Your goal: Copy nothing but the lines below, from the one with "Video Games Joy Stick Network Icon" through the one with "Дацент и участники", exactly as written; no pictures should appear.

(Data supplied begins)

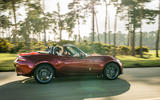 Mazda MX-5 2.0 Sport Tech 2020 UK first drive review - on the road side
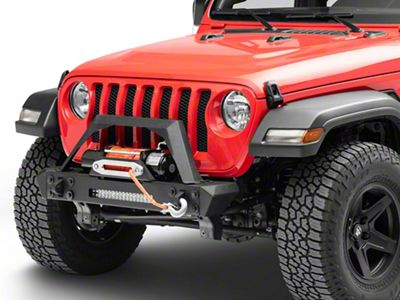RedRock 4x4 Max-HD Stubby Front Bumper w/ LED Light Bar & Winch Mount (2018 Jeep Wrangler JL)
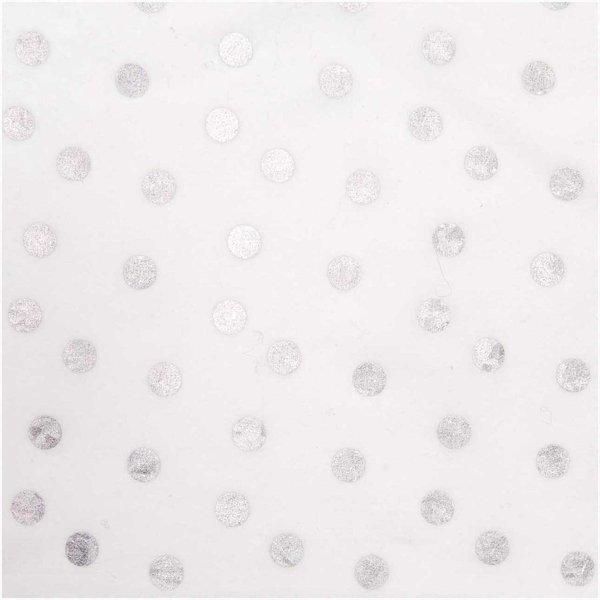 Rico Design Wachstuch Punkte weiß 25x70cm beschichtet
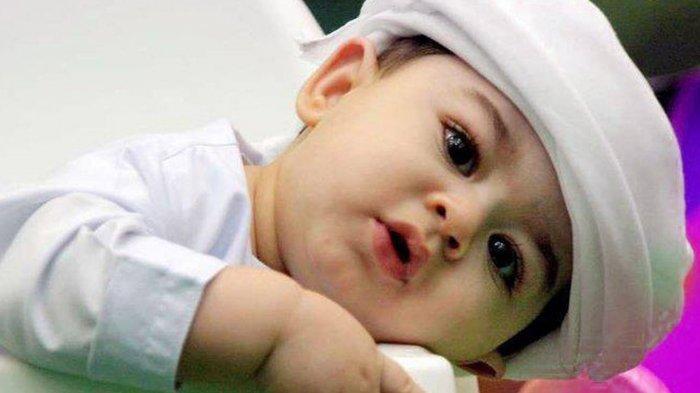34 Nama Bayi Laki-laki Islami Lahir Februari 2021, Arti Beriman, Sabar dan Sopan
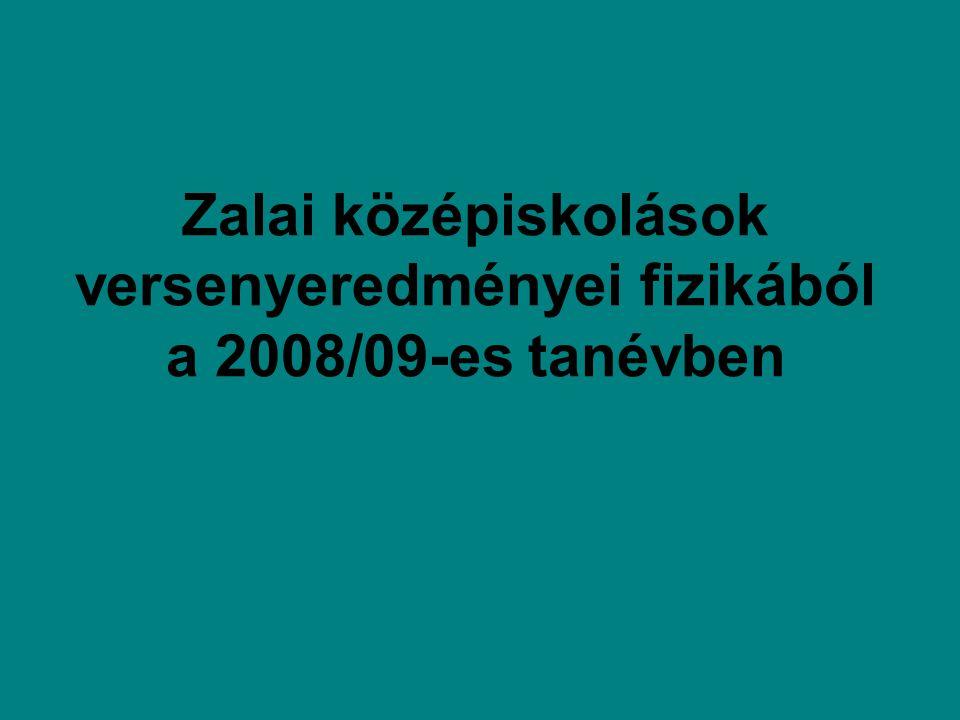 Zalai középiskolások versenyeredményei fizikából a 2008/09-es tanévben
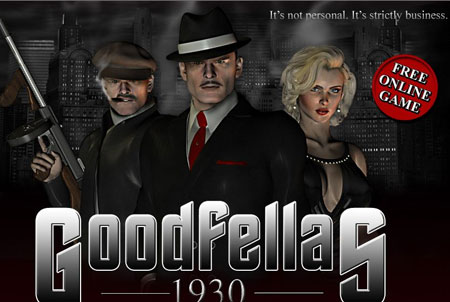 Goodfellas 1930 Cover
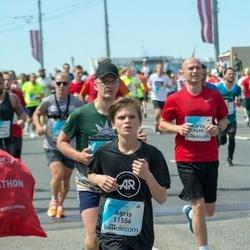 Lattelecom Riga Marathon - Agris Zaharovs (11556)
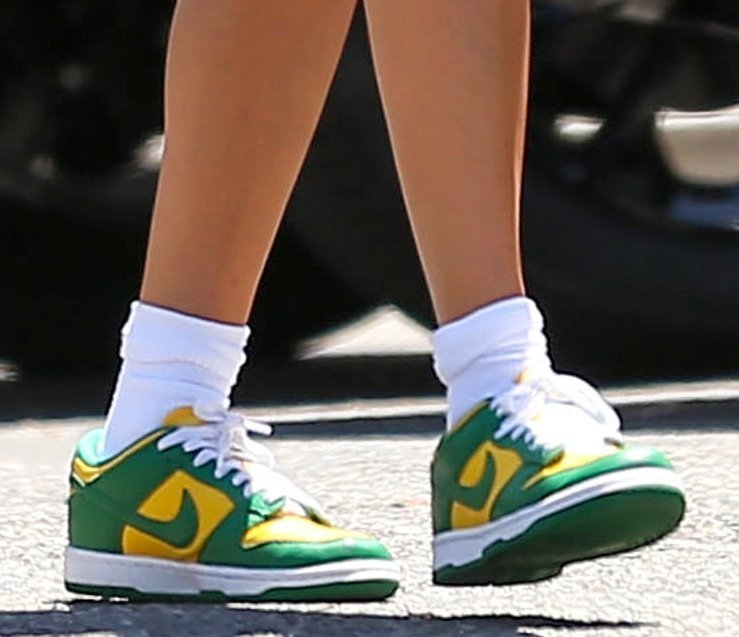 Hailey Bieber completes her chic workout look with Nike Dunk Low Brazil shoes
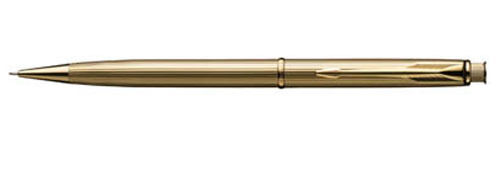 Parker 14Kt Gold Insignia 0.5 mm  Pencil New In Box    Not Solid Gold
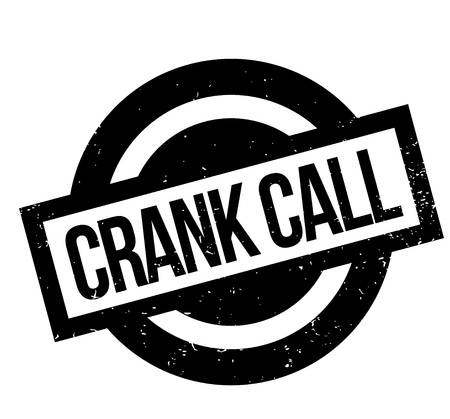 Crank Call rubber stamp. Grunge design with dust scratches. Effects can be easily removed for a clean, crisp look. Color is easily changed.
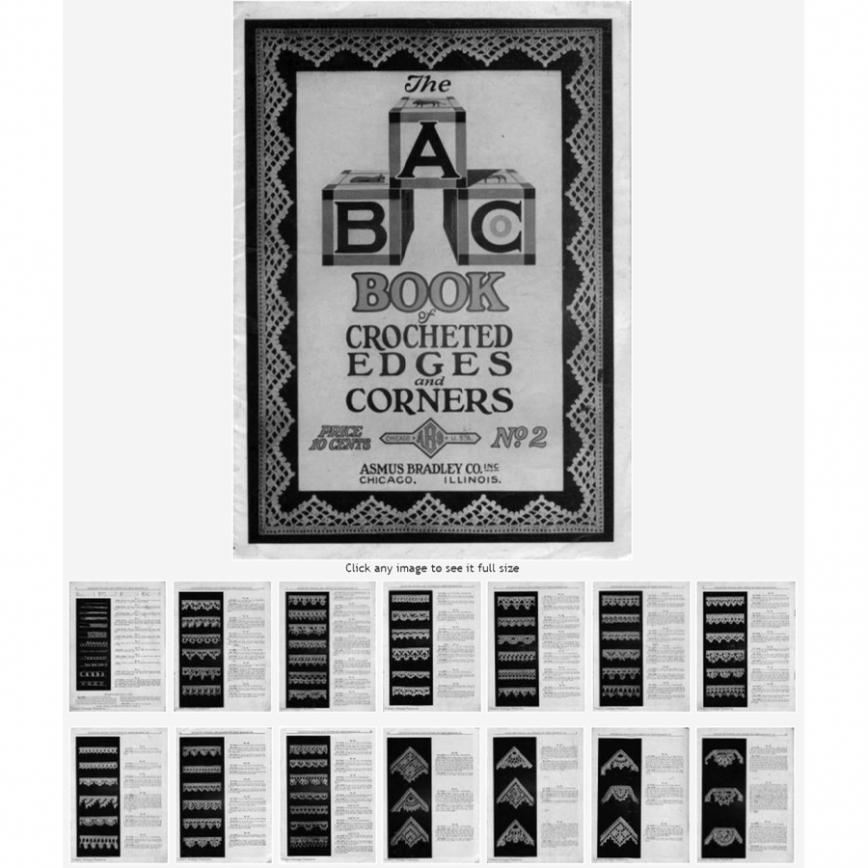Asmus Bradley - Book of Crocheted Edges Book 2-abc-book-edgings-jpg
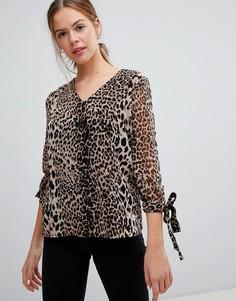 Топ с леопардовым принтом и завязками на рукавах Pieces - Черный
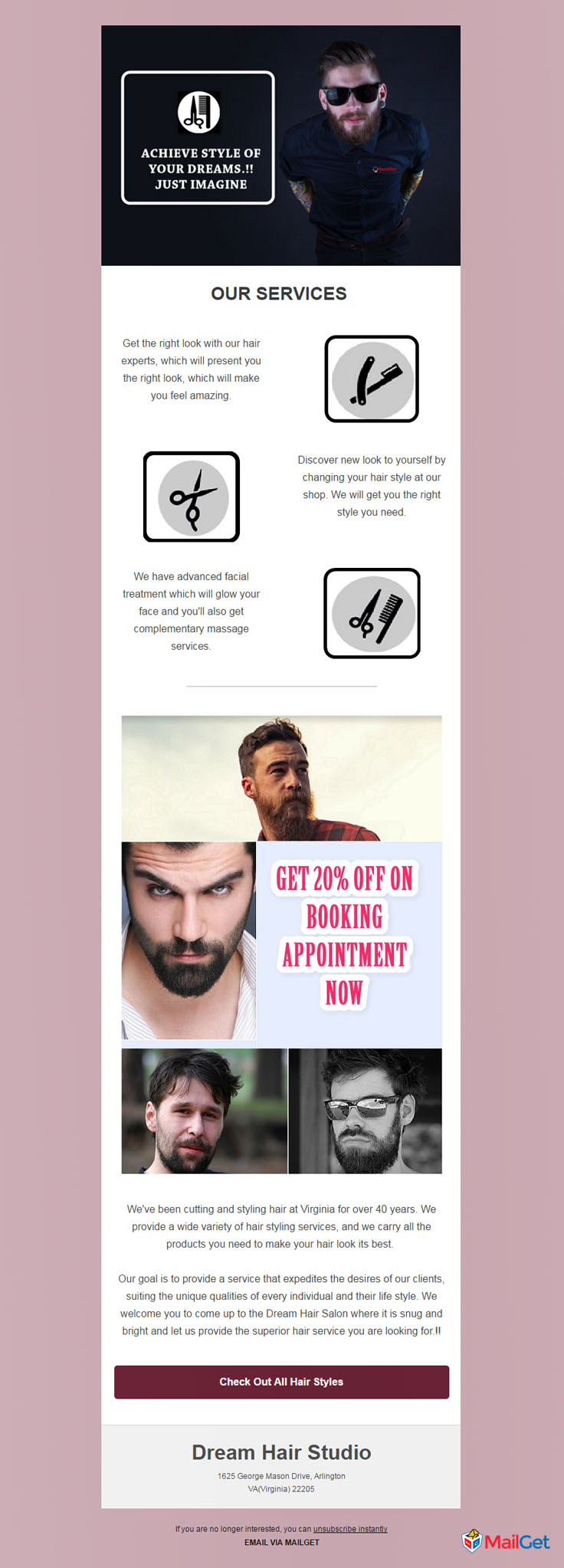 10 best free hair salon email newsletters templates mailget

(Data supplied ends)
(Data supplied begins)

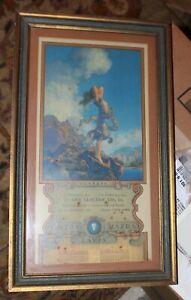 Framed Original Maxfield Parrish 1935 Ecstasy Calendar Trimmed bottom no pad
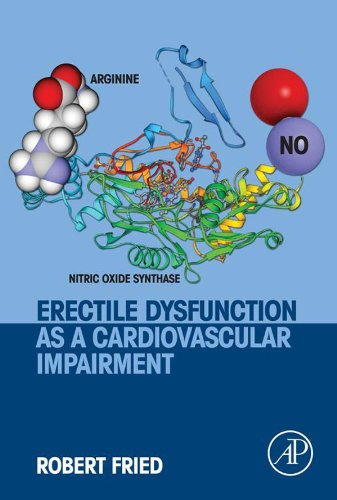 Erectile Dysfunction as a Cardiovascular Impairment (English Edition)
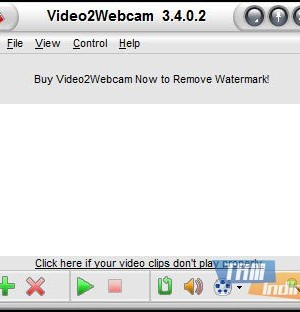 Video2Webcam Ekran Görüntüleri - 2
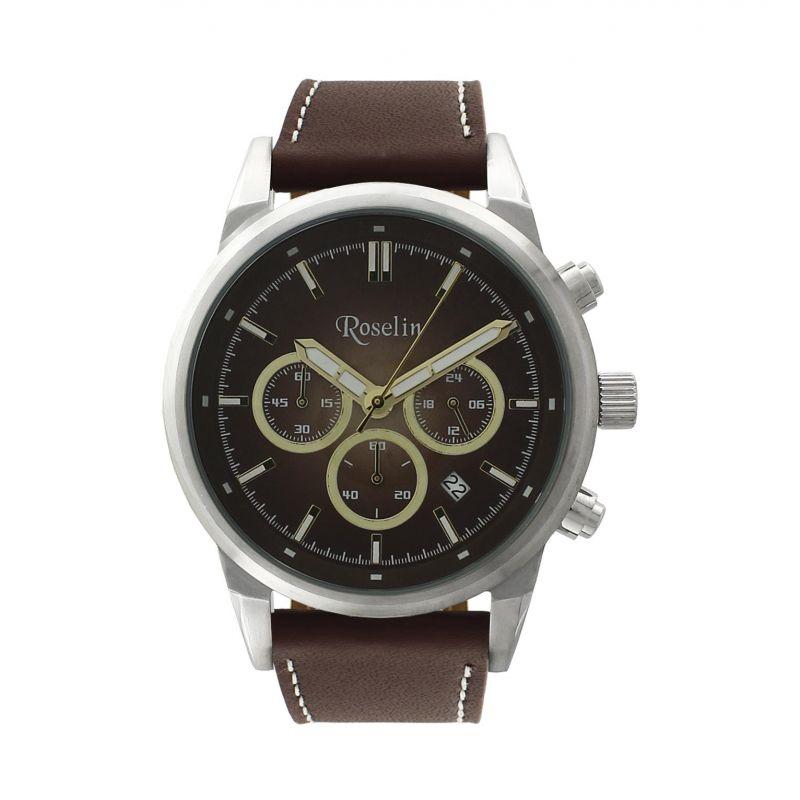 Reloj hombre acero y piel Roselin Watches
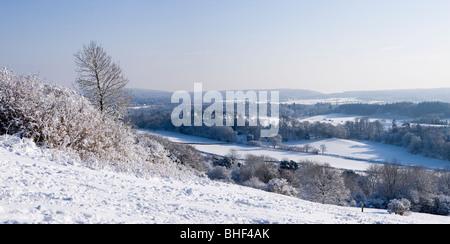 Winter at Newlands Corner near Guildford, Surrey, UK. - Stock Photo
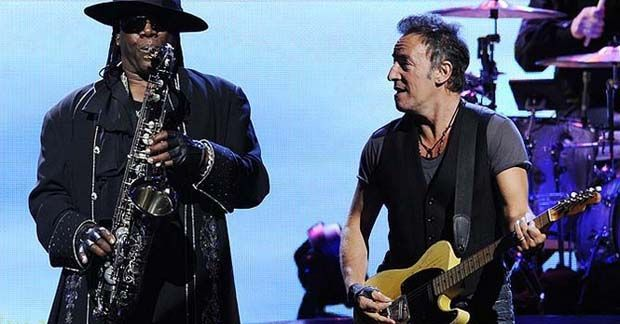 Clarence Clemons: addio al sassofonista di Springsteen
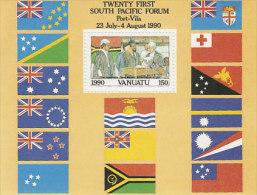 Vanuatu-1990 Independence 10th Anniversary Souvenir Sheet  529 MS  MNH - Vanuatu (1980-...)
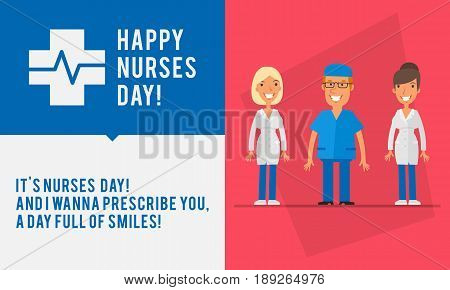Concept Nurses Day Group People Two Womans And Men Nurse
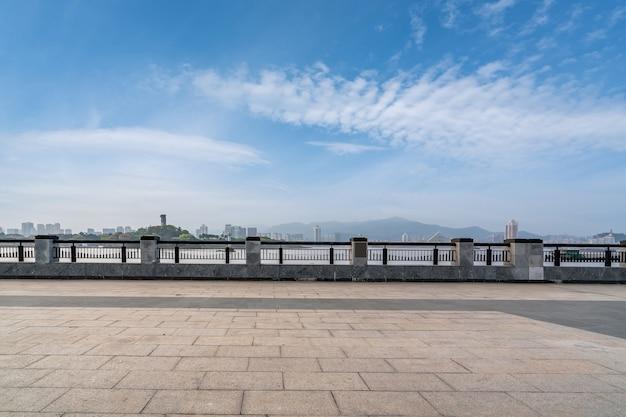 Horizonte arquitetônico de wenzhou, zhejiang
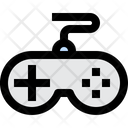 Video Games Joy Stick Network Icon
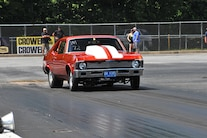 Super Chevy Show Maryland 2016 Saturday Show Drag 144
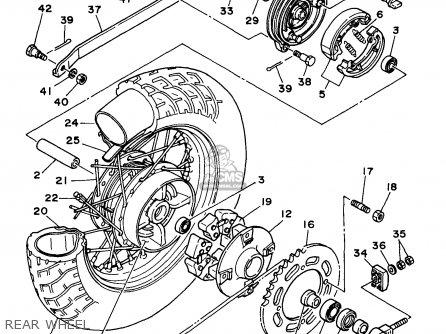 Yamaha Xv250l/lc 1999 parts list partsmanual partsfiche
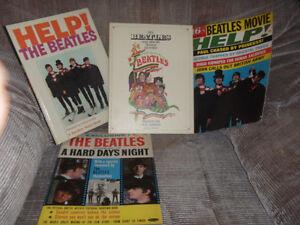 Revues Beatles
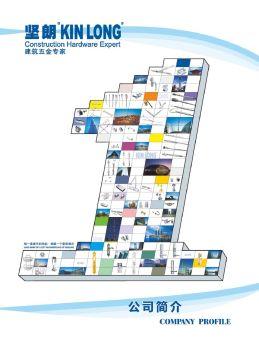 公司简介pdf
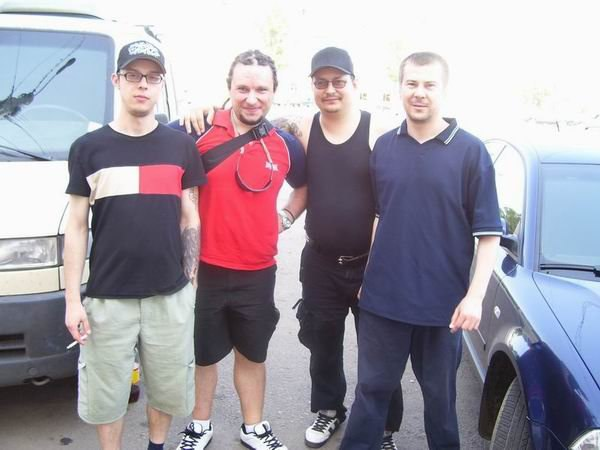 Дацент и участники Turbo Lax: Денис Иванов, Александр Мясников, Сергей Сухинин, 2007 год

(Data supplied ends)

Response area:
 Video Games Joy Stick Network Icon
 Super Chevy Show Maryland 2016 Saturday Show Drag 144
 Yamaha Xv250l/lc 1999 parts list partsmanual partsfiche
 Revues Beatles
 公司简介pdf
 Дацент и участники Turbo Lax: Денис Иванов, Александр Мясников, Сергей Сухинин, 2007 год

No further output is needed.